→ Given data

● ● ● ● ● ● ●

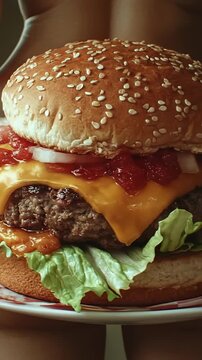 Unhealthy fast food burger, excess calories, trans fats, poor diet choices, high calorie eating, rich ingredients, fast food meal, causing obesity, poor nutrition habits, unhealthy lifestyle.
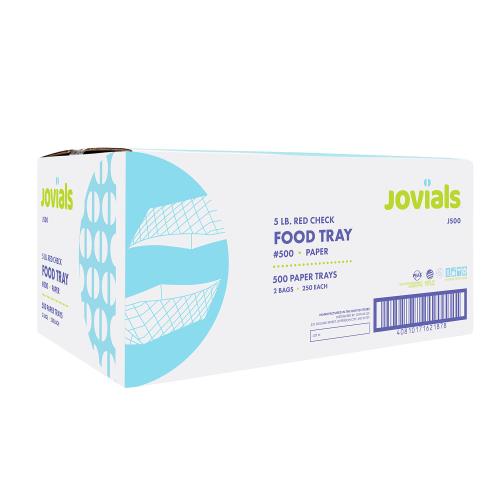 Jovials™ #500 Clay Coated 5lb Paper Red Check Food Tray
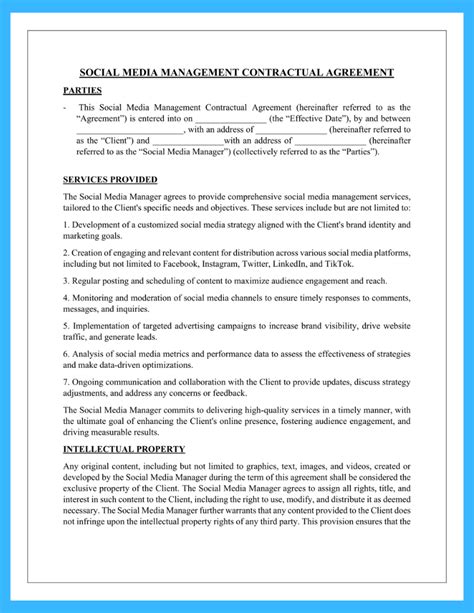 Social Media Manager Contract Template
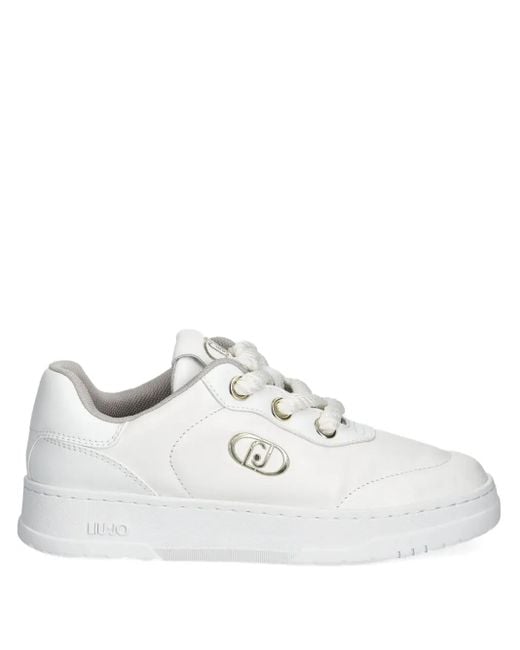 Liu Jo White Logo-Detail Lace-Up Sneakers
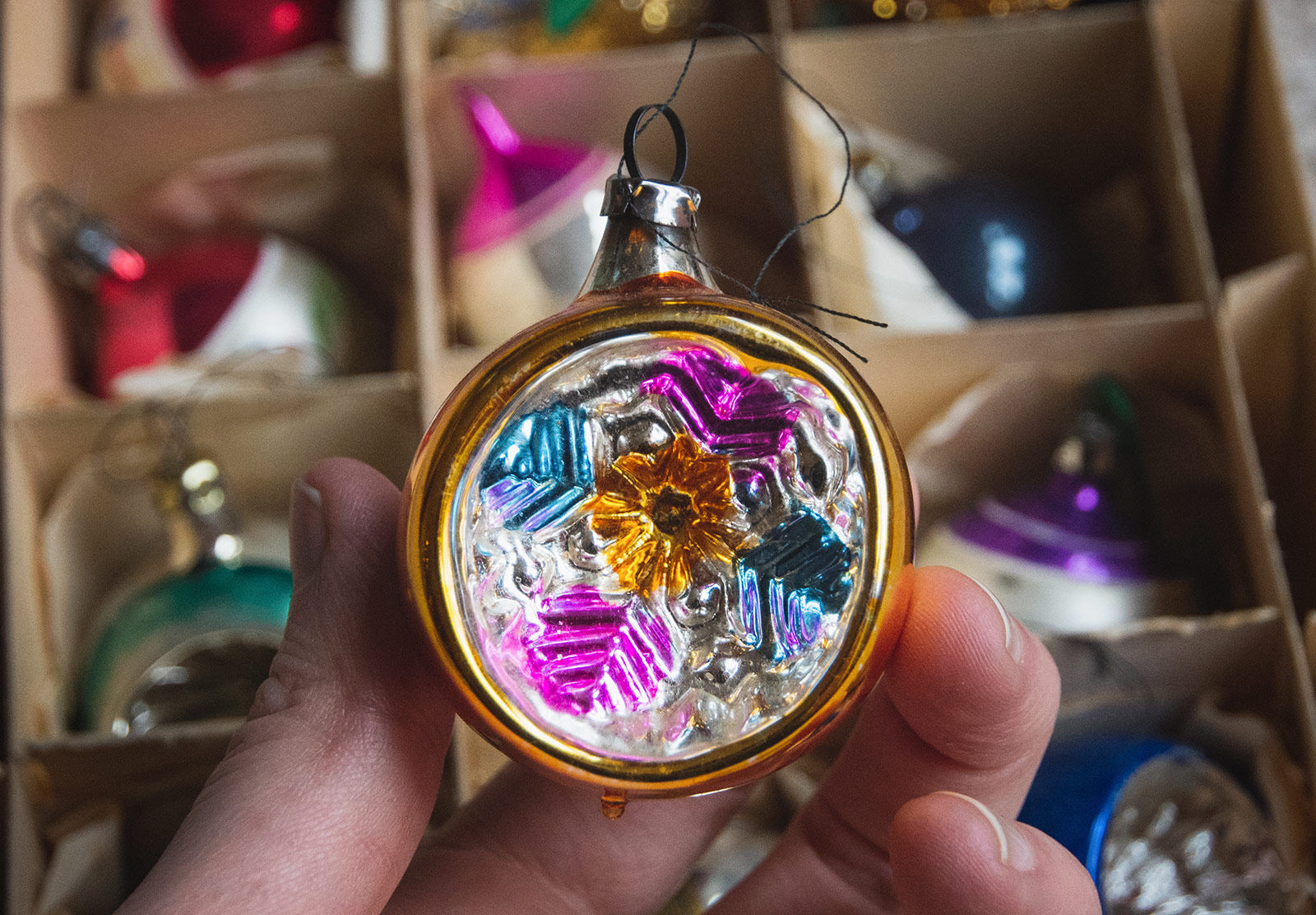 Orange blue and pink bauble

● ● ● ● ● ● ●

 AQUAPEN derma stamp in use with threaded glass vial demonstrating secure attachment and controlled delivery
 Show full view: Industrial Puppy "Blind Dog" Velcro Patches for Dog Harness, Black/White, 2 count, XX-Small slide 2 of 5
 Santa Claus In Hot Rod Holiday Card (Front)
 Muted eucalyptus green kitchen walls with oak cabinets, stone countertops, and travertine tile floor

● ● ● ● ● ● ●

→ What this task involves
Give the part of the material that opens with the line containing "Unhealthy fast food" and closes with the line containing "Orange blue and pink bauble" as a numbered list, including both of those lines and leaving out blank lines. Omit the pictures from your answer.

→ Answer to this exercise
1.  Unhealthy fast food burger, excess calories, trans fats, poor diet choices, high calorie eating, rich ingredients, fast food meal, causing obesity, poor nutrition habits, unhealthy lifestyle.
2.  Jovials™ #500 Clay Coated 5lb Paper Red Check Food Tray
3.  Social Media Manager Contract Template
4.  Liu Jo White Logo-Detail Lace-Up Sneakers
5.  Orange blue and pink bauble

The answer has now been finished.